● Supplied passage
····················

In January, the city of Toronto began collecting data for the first time on deaths among its homeless population. From January to March 27 deaths were recorded, more than two per week. In an e-mailed statement after the vigil, Dr. de Villa said that number could rise as the city continues to hear back from approximately 200 social and health services. Homeless people “are at greater risk for adverse health outcomes and contribute disproportionately to early death and other morbidities,” Dr. de Villa said.
Cathy Crowe, a street nurse and activist, said the official numbers suggest there could be three to four times as many deaths as those recorded at the memorial. “They’re not natural deaths. They’re violent deaths,” she said.
Bonnie Briggs, who works for a variety of community initiatives and delivered two poems at the vigil, founded the memorial. Now in her 60s, she got the idea in 1997, during her last year in college, where she studied community organizing. Ms. Briggs and her husband were once homeless themselves. Originally, she said, she wanted to have the memorial at Nathan Phillips Square, a plaza in front of New City Hall, but the memorial was not approved. “Political people don’t like being reminded of stuff like that,” she said.
Cathy Crowe, a street nurse and activist: “They’re not natural deaths. They’re violent deaths.”
Ms. Crowe, a regular blogger for the news site Rabble.ca, was glad the city officials came to the vigil, hoping they might learn from the anguish expressed there. “It’s not rocket science,” she said. “We can’t pretend we don’t know what the solutions are.”
But suspicion toward the government was evident among the crowd. Gesturing toward Mr. Mihevc and Dr. de Villa, Mr. Weitz described his frustration with the ongoing problem of homelessness in Toronto, especially the lack of government funding and subsidized housing to combat it.
“I’m getting so fed up and pissed off at the excuses from City Hall and Queen’s Park and Parliament Hill,” he said, referring to the sites of the municipal, provincial and federal governments. Those commemorated on the memorial should be alive, he said, and he hopes politicians will be more aggressive in advocating for solutions to homelessness. “You can be guilty of human rights violations by not speaking up.”
“I understand and share the feelings of anger and frustration,” said Mr. Mihevc, who also serves as chair of the Toronto Board of Health. “I can appreciate how they would feel particularly angry at the government.”

····················

● What the task requires
Write the next part of the passage on the Toronto vigil for homeless people who died, picking up after its last sentence. The material has no part in this.

Data records:
····················

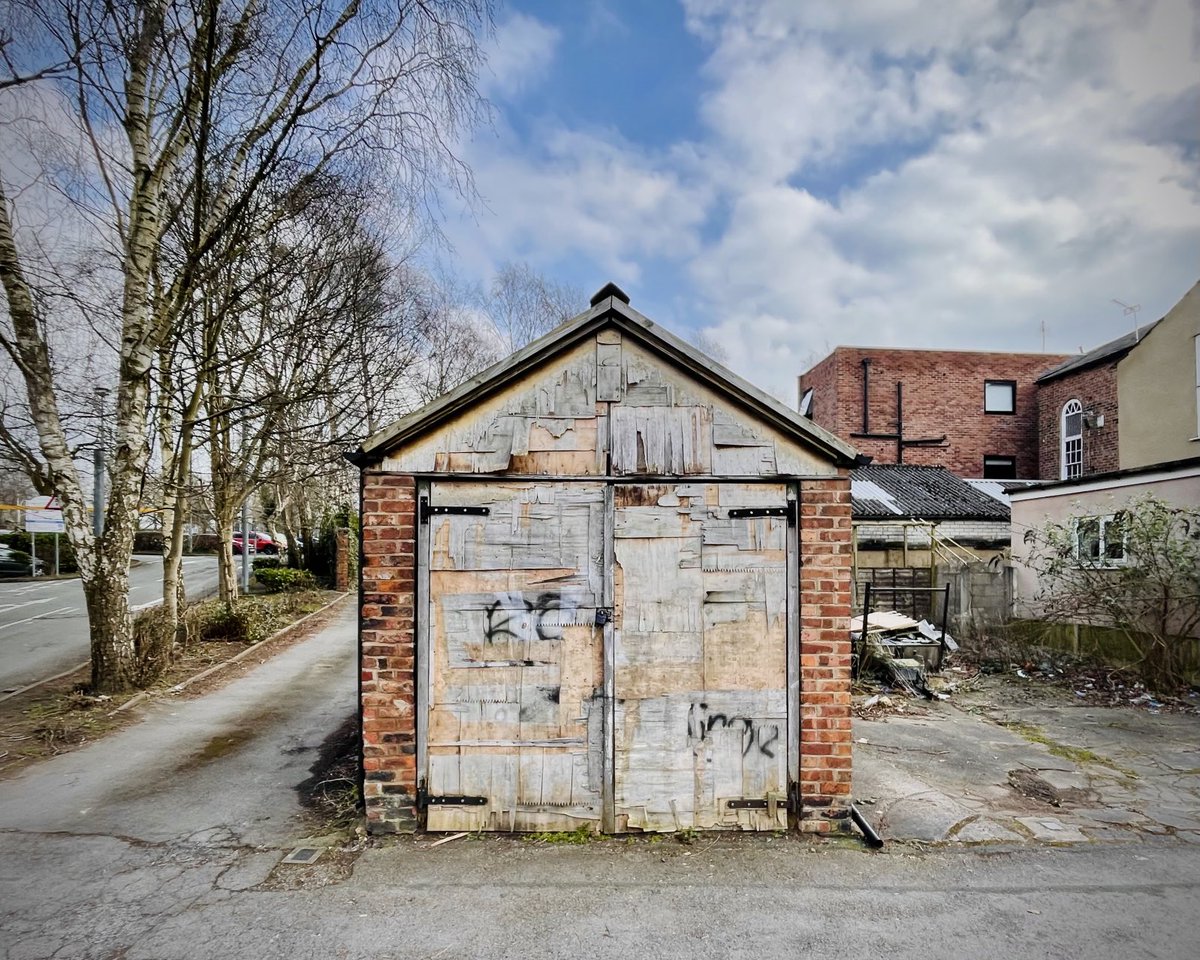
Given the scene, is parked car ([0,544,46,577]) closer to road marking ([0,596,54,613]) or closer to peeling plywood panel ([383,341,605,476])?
road marking ([0,596,54,613])

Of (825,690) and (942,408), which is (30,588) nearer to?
(825,690)

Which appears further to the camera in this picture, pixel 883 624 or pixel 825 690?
pixel 883 624

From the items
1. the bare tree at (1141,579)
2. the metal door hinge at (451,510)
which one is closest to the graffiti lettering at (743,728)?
the metal door hinge at (451,510)

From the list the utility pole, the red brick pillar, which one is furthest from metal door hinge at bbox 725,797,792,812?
the red brick pillar

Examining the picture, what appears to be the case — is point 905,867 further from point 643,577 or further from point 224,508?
point 224,508

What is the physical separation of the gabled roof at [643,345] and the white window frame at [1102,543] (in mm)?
8635

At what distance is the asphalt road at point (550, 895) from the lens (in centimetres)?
349

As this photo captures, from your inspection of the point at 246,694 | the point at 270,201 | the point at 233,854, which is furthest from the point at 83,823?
the point at 270,201

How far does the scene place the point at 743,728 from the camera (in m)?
4.65

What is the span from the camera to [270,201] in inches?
363

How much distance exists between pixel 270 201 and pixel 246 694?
704 cm

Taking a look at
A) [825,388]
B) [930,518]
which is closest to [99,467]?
[930,518]

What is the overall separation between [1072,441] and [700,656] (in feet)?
78.7

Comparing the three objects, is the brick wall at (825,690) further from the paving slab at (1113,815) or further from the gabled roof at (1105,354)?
the gabled roof at (1105,354)
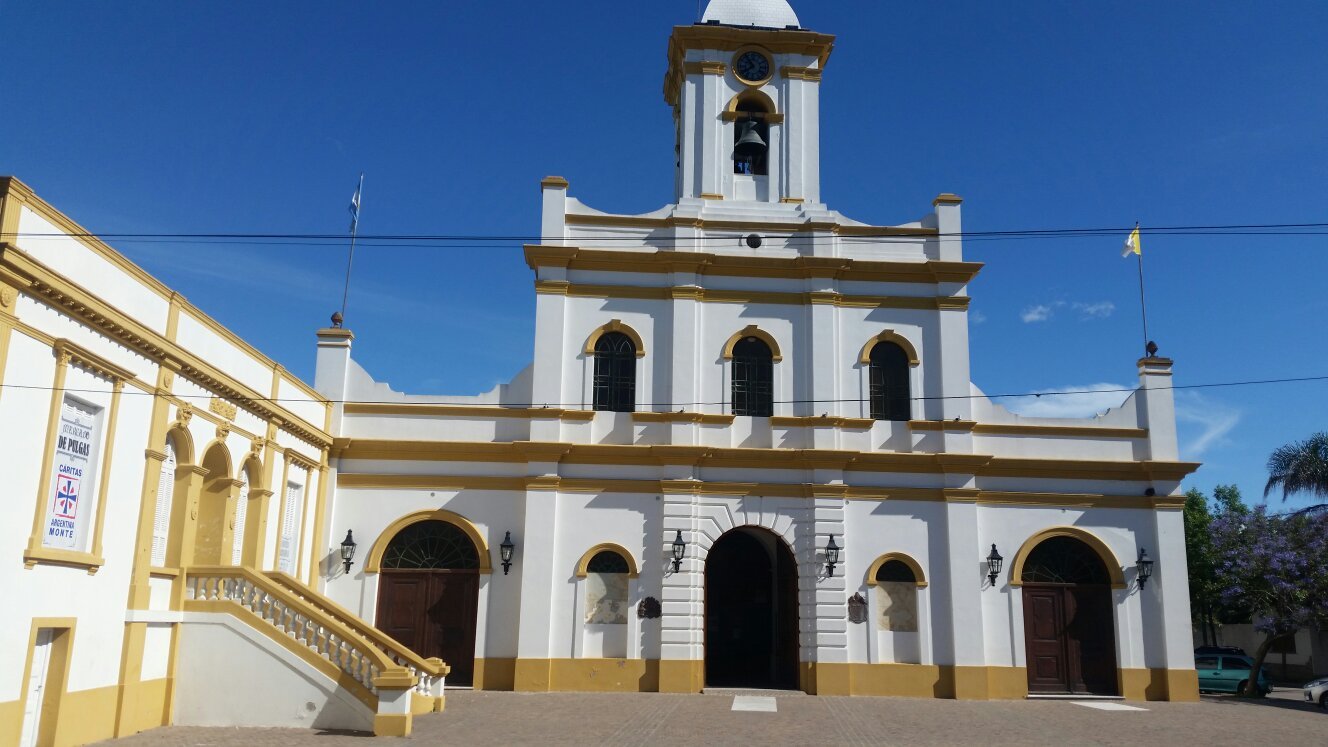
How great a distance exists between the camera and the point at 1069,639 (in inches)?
835

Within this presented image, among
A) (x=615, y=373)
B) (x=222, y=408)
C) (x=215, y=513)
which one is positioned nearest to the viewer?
(x=222, y=408)

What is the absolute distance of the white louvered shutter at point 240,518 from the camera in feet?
55.8

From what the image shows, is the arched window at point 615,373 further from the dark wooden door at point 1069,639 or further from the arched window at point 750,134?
the dark wooden door at point 1069,639

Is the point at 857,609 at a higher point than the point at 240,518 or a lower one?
lower

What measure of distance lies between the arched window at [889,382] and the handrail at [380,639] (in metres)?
10.4

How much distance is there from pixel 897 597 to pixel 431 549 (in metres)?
9.46

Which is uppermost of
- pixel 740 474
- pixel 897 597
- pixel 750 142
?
pixel 750 142

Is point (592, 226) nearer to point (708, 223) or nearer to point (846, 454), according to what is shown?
point (708, 223)

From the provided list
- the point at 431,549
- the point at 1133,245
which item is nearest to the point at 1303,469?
the point at 1133,245

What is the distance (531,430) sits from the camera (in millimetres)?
20938

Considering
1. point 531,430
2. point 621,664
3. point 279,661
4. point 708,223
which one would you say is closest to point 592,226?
point 708,223

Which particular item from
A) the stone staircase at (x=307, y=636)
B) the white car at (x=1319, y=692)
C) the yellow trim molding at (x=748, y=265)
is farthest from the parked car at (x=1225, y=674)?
the stone staircase at (x=307, y=636)

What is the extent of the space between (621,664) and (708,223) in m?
9.36

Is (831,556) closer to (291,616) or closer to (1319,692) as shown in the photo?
(291,616)
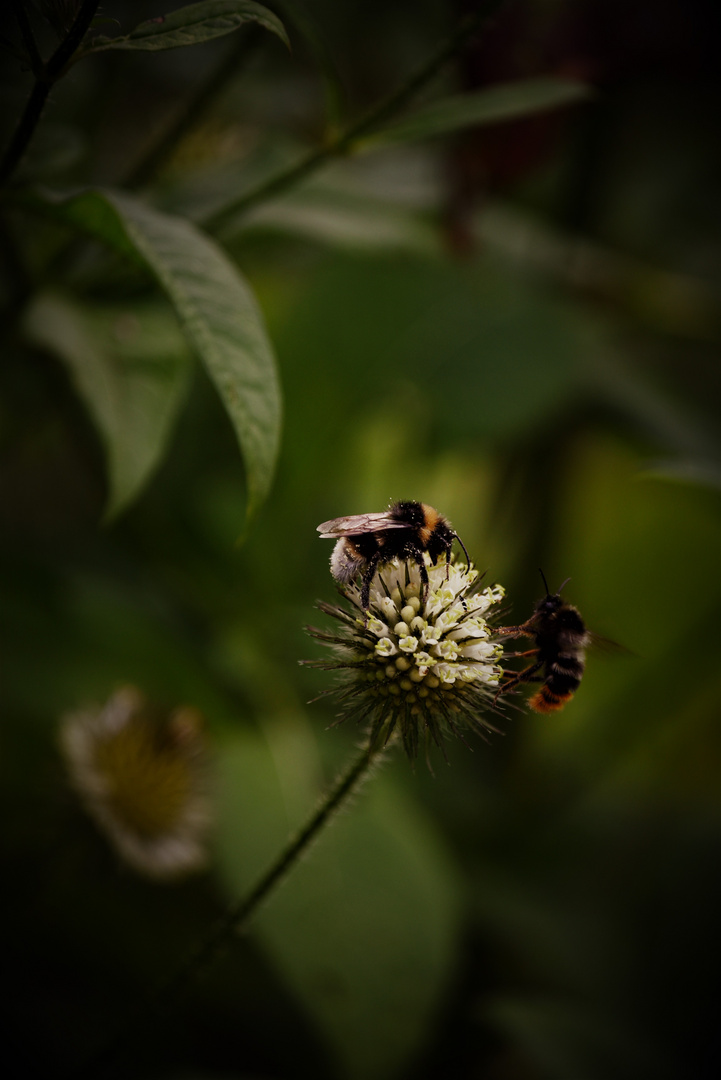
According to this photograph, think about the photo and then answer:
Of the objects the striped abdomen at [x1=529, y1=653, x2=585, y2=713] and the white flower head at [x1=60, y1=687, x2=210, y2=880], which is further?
the white flower head at [x1=60, y1=687, x2=210, y2=880]

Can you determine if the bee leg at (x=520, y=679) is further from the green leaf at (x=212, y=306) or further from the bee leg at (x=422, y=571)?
the green leaf at (x=212, y=306)

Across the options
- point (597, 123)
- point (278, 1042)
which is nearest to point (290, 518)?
point (278, 1042)

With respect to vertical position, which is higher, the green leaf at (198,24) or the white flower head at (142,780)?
the green leaf at (198,24)

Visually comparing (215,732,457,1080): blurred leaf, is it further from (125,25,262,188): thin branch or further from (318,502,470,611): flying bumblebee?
(125,25,262,188): thin branch

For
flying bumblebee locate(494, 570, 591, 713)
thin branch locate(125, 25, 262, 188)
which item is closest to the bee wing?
flying bumblebee locate(494, 570, 591, 713)

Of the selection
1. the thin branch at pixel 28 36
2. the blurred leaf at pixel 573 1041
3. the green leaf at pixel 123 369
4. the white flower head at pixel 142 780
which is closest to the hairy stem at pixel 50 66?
the thin branch at pixel 28 36

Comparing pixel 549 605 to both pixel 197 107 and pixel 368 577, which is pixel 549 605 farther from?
pixel 197 107
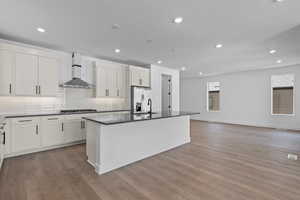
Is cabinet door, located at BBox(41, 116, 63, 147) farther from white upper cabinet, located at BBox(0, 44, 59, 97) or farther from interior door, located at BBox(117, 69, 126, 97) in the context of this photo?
interior door, located at BBox(117, 69, 126, 97)

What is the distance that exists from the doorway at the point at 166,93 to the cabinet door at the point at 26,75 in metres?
4.72

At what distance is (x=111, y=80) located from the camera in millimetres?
5035

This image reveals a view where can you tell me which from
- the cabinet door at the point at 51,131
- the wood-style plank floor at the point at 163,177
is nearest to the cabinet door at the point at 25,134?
the cabinet door at the point at 51,131

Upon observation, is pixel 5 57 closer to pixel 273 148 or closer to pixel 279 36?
pixel 279 36

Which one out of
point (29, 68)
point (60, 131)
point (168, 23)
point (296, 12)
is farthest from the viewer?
point (60, 131)

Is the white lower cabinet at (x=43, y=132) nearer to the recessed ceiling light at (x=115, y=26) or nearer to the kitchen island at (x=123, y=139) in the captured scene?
the kitchen island at (x=123, y=139)

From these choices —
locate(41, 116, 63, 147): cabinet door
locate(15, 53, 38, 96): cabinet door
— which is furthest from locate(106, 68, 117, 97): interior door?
locate(15, 53, 38, 96): cabinet door

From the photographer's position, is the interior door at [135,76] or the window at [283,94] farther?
the window at [283,94]

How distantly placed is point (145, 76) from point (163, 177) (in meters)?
4.09

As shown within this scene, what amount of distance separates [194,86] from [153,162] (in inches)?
296

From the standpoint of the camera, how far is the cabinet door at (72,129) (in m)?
3.89

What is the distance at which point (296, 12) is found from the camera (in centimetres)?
231

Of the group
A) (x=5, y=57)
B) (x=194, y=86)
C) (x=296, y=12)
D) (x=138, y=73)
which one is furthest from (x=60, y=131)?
(x=194, y=86)

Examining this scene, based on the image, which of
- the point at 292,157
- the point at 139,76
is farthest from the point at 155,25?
the point at 292,157
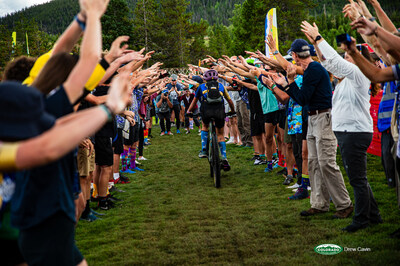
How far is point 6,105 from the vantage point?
67.9 inches

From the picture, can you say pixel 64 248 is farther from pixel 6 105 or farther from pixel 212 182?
pixel 212 182

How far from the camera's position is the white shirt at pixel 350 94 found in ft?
15.7

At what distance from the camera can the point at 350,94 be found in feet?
16.0

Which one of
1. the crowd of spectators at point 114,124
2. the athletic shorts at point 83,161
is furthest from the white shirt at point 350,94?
the athletic shorts at point 83,161

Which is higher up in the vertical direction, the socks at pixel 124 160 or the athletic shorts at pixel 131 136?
the athletic shorts at pixel 131 136

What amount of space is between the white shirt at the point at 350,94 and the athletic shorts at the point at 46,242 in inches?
151

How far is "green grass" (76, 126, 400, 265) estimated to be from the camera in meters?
4.30

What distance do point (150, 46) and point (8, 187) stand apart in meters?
61.3

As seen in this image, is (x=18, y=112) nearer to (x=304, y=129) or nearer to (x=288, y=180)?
(x=304, y=129)

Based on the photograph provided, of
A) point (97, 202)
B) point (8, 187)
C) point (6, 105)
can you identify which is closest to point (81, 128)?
point (6, 105)

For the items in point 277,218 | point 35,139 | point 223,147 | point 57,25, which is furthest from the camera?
point 57,25

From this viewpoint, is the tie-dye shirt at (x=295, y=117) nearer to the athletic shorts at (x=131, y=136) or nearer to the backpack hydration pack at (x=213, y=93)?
the backpack hydration pack at (x=213, y=93)

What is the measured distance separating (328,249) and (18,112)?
12.3 feet

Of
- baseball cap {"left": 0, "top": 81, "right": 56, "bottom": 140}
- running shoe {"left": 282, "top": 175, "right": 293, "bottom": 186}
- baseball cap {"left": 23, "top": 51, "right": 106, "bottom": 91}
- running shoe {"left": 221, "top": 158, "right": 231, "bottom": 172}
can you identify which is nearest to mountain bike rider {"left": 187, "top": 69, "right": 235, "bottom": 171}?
running shoe {"left": 221, "top": 158, "right": 231, "bottom": 172}
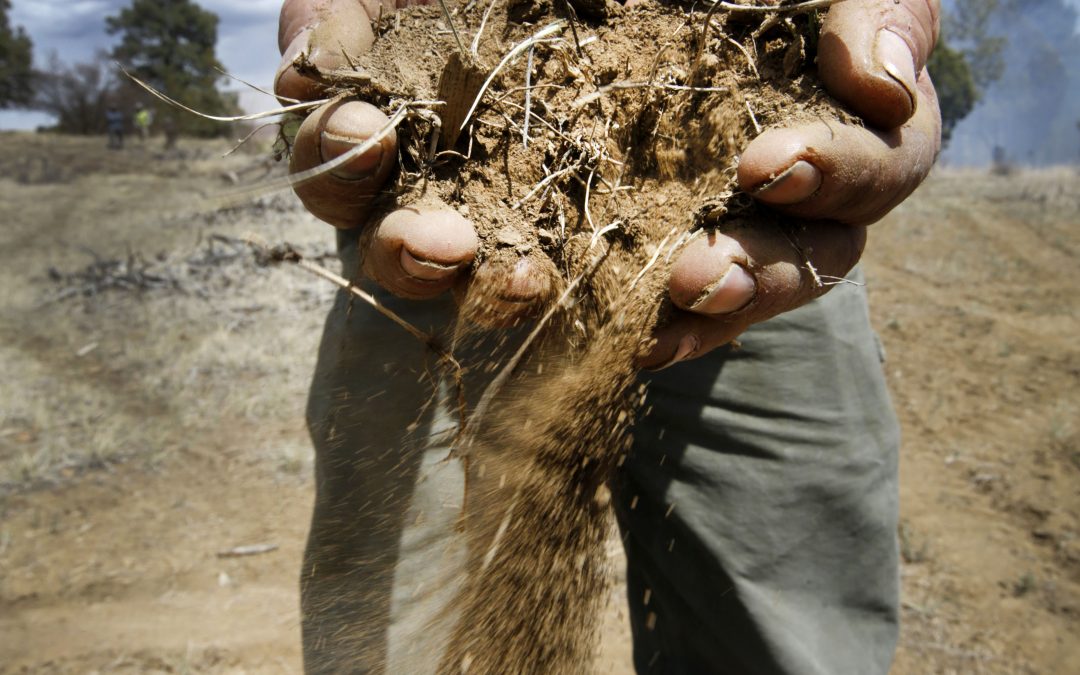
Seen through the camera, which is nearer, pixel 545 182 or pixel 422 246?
pixel 422 246

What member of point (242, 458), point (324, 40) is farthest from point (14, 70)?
point (324, 40)

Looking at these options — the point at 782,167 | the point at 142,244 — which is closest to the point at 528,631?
the point at 782,167

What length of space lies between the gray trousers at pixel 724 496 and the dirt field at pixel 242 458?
0.56 meters

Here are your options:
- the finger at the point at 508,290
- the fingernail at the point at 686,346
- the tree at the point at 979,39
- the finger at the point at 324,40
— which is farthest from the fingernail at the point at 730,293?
the tree at the point at 979,39

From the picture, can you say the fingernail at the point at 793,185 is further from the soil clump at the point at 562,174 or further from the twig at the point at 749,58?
the twig at the point at 749,58

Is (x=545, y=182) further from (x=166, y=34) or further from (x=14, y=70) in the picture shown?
(x=166, y=34)

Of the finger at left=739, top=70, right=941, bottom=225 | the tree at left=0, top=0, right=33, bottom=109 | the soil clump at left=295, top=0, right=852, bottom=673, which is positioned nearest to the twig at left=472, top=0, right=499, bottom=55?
the soil clump at left=295, top=0, right=852, bottom=673

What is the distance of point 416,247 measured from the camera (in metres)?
1.27

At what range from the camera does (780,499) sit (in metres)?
1.99

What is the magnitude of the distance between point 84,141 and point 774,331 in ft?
79.9

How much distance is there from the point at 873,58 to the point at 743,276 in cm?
42

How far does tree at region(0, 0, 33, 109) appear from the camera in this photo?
940 inches

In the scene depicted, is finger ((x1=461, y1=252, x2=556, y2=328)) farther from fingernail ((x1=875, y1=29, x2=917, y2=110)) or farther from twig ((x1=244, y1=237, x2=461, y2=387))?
fingernail ((x1=875, y1=29, x2=917, y2=110))

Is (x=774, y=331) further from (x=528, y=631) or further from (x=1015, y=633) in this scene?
(x=1015, y=633)
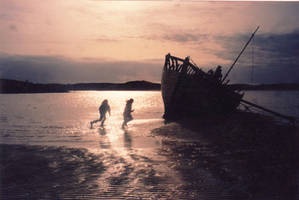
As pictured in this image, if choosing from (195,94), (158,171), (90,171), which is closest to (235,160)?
(158,171)

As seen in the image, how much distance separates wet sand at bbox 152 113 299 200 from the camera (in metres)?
5.59

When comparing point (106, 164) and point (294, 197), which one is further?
point (106, 164)

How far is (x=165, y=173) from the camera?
263 inches

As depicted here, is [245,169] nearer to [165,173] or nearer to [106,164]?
[165,173]

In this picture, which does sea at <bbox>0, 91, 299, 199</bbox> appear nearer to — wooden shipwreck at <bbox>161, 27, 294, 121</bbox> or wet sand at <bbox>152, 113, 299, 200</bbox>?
wet sand at <bbox>152, 113, 299, 200</bbox>

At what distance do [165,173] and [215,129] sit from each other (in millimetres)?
8350

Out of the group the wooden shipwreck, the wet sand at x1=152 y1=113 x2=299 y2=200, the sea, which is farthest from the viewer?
the wooden shipwreck

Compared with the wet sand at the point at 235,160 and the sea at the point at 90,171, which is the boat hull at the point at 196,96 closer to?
the wet sand at the point at 235,160

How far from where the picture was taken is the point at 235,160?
8.09 metres

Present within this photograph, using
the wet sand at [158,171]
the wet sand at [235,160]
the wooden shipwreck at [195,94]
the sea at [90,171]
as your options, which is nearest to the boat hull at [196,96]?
the wooden shipwreck at [195,94]

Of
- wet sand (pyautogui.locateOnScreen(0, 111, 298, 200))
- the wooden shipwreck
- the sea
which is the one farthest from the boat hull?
the sea

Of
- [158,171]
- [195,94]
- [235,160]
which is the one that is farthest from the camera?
[195,94]

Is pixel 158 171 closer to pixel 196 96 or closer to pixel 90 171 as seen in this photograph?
pixel 90 171

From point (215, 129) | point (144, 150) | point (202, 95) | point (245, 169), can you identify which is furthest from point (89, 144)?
point (202, 95)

····················

● Task response
This is not his first time attending the vigil, which he described as a “disturbing event” that attests to the “tragedy of our time.” Mr. Mihevc insisted the city is committed to building more shelters, 15 over the next few years, but also to decreasing the need for shelters through the development of affordable housing.
A complex of socioeconomic challenges makes affordable public housing difficult, Mr. Mihevc explained. Building shelters, which have to meet specific requirements for the city, takes as long as 18 months. He also said that new difficulties emerge—most recently the influx of refugees coming from the United States and the increasing cost of rent in Toronto.
Though the June 13 vigil was politically charged, the event was primarily marked by personal rituals and tokens of solidarity, like the glass marbles distributed among the participants by Michael Mallard, whom everyone calls “Ducky.” The marbles were in honor of his friend Bev, who was told by her caseworker that she was losing her marbles because she preferred to sleep outside rather than in a place where she felt unsafe. Bev died on Valentine’s Day last year; her name is on the memorial.
Ducky made sure everyone at the vigil had a marble to keep in their pocket to remember someone in the memorial or someone they know who has died. “And now whenever someone tells you you’ve lost your marbles, you can say, ‘No, I’ve got them right here!’” he said.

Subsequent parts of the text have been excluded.